_EXTRACT TO READ_.
[Start of Attachment]
FlashAttention challenges ML researchers to think about systems-level improvements
Fast and Memory-Efficient Exact Attention with IO-Awareness
Introduction and Motivation
Transformers are the hottest thing on the planet right now. One of their biggest weaknesses is that they have a limited context window — typically 1-2K tokens. This is because the attention block (the core of the transformer model) scales quadratically with respect to the sequence length.
Most of this cost is not in the computation itself, but in the reading and writing of these attention matrices from GPU SRAM to memory and back.
Core Insight: By adapting the attention algorithm to reduce number of writes to memory, we can speed up the attention block and transformer architecture as a whole.
Development Details
This is what a typical attention block looks like. We start with two vectors Q and K. Their cross product gives us attention matrix A, which is then masked, put through a softmax, and then a dropout. Finally, this matrix is multiplied with the vector V to get our desired output.
In this sequence, we must typically materialize at least one of these operations (write it to memory), and often the attention matrix is big enough such that to compute something like softmax, multiple trips to memory are needed. This matrix is also kept in memory for backpropagation.
FlashAttention uses two clever techniques:
Tiling: Decompose the softmax and compute it by blocks instead of in one go. In this way, the I/O cost of calculating large attention blocks is reduced.
Recomputation: Instead of storing the matrix for backpropagation, we simply recalculate it, which is faster than the I/Os.
[End of Attachment]
_DATASET EXCERPTS_.
[Start of Attachment]
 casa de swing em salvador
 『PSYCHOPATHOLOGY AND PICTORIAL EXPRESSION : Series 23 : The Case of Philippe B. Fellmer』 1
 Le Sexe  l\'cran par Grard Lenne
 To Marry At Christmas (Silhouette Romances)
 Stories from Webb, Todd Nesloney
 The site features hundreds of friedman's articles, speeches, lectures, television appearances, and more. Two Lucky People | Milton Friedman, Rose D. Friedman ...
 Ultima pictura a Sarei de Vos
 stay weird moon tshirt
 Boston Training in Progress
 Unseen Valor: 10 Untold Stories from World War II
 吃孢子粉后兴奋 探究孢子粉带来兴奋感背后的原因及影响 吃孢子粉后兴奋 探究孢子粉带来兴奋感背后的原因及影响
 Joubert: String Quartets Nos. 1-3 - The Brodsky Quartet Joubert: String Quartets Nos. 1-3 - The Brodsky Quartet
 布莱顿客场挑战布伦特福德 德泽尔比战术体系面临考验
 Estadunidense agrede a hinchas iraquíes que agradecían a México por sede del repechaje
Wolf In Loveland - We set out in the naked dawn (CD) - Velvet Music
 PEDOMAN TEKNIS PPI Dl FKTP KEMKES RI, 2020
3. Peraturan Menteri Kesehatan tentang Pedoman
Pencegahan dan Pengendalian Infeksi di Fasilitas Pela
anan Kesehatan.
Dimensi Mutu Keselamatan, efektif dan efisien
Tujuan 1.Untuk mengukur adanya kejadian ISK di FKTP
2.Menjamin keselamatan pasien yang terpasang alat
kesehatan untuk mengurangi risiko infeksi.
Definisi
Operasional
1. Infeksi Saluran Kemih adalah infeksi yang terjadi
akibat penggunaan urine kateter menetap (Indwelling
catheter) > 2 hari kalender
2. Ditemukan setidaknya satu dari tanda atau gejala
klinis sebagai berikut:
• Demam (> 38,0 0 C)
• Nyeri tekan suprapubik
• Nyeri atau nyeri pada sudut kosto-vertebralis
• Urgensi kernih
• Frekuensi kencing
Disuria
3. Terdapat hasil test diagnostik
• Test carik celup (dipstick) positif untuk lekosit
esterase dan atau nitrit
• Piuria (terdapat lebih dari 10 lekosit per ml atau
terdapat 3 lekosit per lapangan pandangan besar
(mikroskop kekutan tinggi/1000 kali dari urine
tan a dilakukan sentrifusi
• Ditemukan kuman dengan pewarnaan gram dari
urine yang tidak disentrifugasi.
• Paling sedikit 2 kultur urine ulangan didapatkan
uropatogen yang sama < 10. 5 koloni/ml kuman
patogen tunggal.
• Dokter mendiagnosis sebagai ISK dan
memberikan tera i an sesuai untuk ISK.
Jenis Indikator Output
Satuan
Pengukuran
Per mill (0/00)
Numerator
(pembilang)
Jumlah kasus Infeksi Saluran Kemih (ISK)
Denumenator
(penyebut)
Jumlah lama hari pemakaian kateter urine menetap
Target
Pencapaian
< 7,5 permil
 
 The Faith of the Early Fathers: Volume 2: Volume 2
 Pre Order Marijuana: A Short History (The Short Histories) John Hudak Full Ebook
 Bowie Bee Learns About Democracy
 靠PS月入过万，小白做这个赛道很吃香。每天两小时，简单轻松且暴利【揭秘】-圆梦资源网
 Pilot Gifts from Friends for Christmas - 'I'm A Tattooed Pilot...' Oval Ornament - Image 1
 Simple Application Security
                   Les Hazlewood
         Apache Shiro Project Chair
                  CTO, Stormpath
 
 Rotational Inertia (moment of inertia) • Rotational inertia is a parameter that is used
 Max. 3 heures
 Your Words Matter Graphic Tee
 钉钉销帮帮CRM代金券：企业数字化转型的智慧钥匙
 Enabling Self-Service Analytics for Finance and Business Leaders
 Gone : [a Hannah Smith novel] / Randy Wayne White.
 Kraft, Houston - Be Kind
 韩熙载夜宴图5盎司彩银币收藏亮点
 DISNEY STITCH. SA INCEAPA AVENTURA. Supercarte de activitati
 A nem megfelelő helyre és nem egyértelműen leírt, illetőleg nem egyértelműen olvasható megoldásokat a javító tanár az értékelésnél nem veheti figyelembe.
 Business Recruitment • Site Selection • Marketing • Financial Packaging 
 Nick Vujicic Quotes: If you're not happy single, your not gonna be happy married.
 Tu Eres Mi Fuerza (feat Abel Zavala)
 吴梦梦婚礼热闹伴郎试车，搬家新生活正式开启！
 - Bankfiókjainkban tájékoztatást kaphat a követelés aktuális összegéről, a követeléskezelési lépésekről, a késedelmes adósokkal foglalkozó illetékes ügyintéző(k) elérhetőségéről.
[End of Attachment]
_CHECK YOUR UNDERSTANDING_.
**1)** According to the FlashAttention article, what context window do transformers typically have?
**2)** Resume the FlashAttention article after its final sentence, the one on recomputation.

_RESPONSES_.
**1)** Typically 1-2K tokens.

**2)**
Evaluation
The core result: FlashAttention is faster. A lot faster than previously optimized models like Nvidia’s MLPerf.
On a particularly difficult dataset for long sequences: Pathfinder, Transformer models have always either timed out or returned random (50%) performance. Because of the increased context length capacity, FlashAttention is the first transformer model to provide non-random performance.
Limitations and Future Work
Because of the specificity in memory transfer and I/O required, FlashAttention is written in CUDA instead of a higher-level variant like PyTorch. This makes it more challenging to build upon or modify with ease.
Other parts of the transformer architecture can benefit from I/O awareness beyond the transformer.
Most models are not trained on one GPU but multiple. Extending FlashAttention to multi GPU I/O awareness is crucial.
Generally, I think this paper is an amazing example of MLSys research, obtaining performance improvement by leveraging the intersection of systems, networking, and ML.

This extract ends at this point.